= Short problem =
Reproduce all entries precisely, down to the last character.
-- Begin Records supplied --
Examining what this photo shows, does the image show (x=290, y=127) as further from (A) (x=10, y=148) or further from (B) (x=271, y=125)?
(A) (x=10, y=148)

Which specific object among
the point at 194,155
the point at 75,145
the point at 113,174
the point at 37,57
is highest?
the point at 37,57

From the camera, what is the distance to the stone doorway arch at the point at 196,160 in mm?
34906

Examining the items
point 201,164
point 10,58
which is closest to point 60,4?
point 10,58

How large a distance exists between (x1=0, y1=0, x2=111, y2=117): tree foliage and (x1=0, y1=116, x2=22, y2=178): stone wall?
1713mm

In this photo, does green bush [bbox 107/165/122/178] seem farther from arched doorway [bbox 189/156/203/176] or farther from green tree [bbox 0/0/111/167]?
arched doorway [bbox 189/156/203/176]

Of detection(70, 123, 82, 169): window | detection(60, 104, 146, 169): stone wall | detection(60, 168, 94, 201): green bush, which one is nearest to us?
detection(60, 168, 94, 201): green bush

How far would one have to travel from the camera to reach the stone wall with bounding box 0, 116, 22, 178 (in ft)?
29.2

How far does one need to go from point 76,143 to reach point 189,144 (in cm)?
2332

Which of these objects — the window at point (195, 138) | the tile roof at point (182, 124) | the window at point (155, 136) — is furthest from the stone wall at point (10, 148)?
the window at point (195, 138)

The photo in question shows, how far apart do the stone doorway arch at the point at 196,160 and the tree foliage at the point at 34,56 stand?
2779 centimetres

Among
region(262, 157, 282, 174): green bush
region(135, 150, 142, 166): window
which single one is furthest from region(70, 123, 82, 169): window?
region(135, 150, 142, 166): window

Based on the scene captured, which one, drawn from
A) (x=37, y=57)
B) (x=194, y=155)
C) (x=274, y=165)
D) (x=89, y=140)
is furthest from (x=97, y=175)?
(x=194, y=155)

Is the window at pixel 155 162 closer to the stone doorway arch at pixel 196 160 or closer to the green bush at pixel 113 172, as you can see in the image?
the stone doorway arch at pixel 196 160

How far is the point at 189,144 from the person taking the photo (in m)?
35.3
-- End Records supplied --
= Solution below =
Examining what this photo shows, does the image show (x=290, y=127) as further from (A) (x=10, y=148) or further from (B) (x=271, y=125)?
(A) (x=10, y=148)

Which specific object among
the point at 194,155
the point at 75,145
the point at 113,174
the point at 37,57
is highest?
the point at 37,57

From the camera, what is the distance to the stone doorway arch at the point at 196,160 in mm?
34906

Examining the items
point 201,164
point 10,58
which is closest to point 60,4?
point 10,58

How large a distance exists between (x1=0, y1=0, x2=111, y2=117): tree foliage and (x1=0, y1=116, x2=22, y2=178): stone wall?
1713mm

In this photo, does green bush [bbox 107/165/122/178] seem farther from arched doorway [bbox 189/156/203/176] or farther from green tree [bbox 0/0/111/167]?
arched doorway [bbox 189/156/203/176]

Of detection(70, 123, 82, 169): window | detection(60, 104, 146, 169): stone wall | detection(60, 168, 94, 201): green bush, which one is nearest to us?
detection(60, 168, 94, 201): green bush

How far would one have to travel from the camera to reach the stone wall with bounding box 0, 116, 22, 178 (in ft)?
29.2

How far does one need to go from point 76,143 to reach point 189,144 (in cm)?
2332

Which of these objects — the window at point (195, 138) | the tile roof at point (182, 124) | the window at point (155, 136) — is furthest from the stone wall at point (10, 148)?
the window at point (195, 138)

The photo in question shows, how far apart do the stone doorway arch at the point at 196,160 and the tree foliage at the point at 34,56 stand?
2779 centimetres

Among
region(262, 157, 282, 174): green bush
region(135, 150, 142, 166): window
which single one is furthest from region(70, 123, 82, 169): window?
region(135, 150, 142, 166): window

Based on the scene captured, which one, drawn from
A) (x=37, y=57)
B) (x=194, y=155)
C) (x=274, y=165)
D) (x=89, y=140)
is furthest from (x=97, y=175)?
(x=194, y=155)

Is the window at pixel 155 162 closer to the stone doorway arch at pixel 196 160 or closer to the green bush at pixel 113 172, as you can see in the image?
the stone doorway arch at pixel 196 160

How far is the point at 189,144 from the person taking the photo (in m)?
35.3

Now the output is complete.